- _DOCUMENT TEXT_
-- Opening Marker --

# 230V AC to 5V DC converter, lossless

Is there any IC which converts 230V AC to 5V DC? As lossless as possible. I want to connect my microcontroller to an ordinary electrical socket and I don't have enough space available. Thanks.

• How much current? How much space? And no, nothing is completely lossless; can you live with, say, 90% efficiency? Do you need isolation? – Dave Tweed Sep 23 '12 at 22:01
• Why not use a standard wall adapter? – helloworld922 Sep 23 '12 at 22:21
• You can use a USB charger and cut the USB cable to reveal the 5V and Gnd wires. (When you buy a new phone, you'll get a spare 230VAC to 5V DC converter.) – Oskar Skog Apr 24 '17 at 12:17

There's no such thing as "lossless" anything in electronics, and there's not a single IC that's designed to do what you want. But here are some different supply ideas. Since you didn't specify current consumption or efficiency, let's look at three different approaches:

# Non-isolating Zener supply

## 5% efficiency or less

Plug-in timers that are microcontroller-based usually use non-isolating power supplies, like this:

R1 essentially drops the difference between the Zener diode and the AC mains potential, so it's not going to be efficient for anything except light loads. Also, your load can't change dramatically, as the resistor has to be sized to provide enough current to the zener to cause it to reverse avalanche, without providing too much current. If your load starts pulling too much current, its voltage will drop. If your load doesn't pull enough current, the zener diode can be damaged.

## Pros

• Very small
• Very cheap
• Excellent for extremely light loads (MCU + switch device)

## Cons

• No isolation
• Load current isn't flexible; must be fixed within small window

# Mains-frequency regulated transformer supply

## 20-75% efficiency

You can always use a transformer (60:1 or so), a bridge rectifier, and a linear regulator, like this:

This introduces a bulky, costly transformer into the design, but it's more efficient than the previous design, and your load can vary quite a bit.

## Pros

• Easiest to implement
• Designed for medium current loads -- a clock radio, for example.

-- Closing Marker --

- _COLLECTED DATA_
-- Opening Marker --

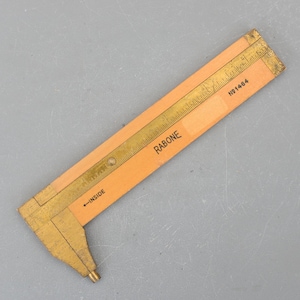 May include: A wooden ruler with a brass measuring scale and a sliding caliper. The ruler is labeled "RABONE" and "No. 1484". The caliper has a label that says "INSIDE".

-- Closing Marker --

- _WHAT YOU WILL DO_
1: According to the power supply discussion, what efficiency range does the mains-frequency regulated transformer supply offer?
2: Translate this sentence from the power supply discussion into Spanish: "This introduces a bulky, costly transformer into the design, but it's more efficient than the previous design, and your load can vary quite a bit."
3: List every pro that the power supply discussion gives for the non-isolating Zener supply.

- _RESPONSES IN ORDER_
1: 20-75% efficiency.

2: Esto introduce en el diseño un transformador voluminoso y costoso, pero es más eficiente que el diseño anterior, y la carga puede variar bastante.

3:
- Very small
- Very cheap
- Excellent for extremely light loads (MCU + switch device)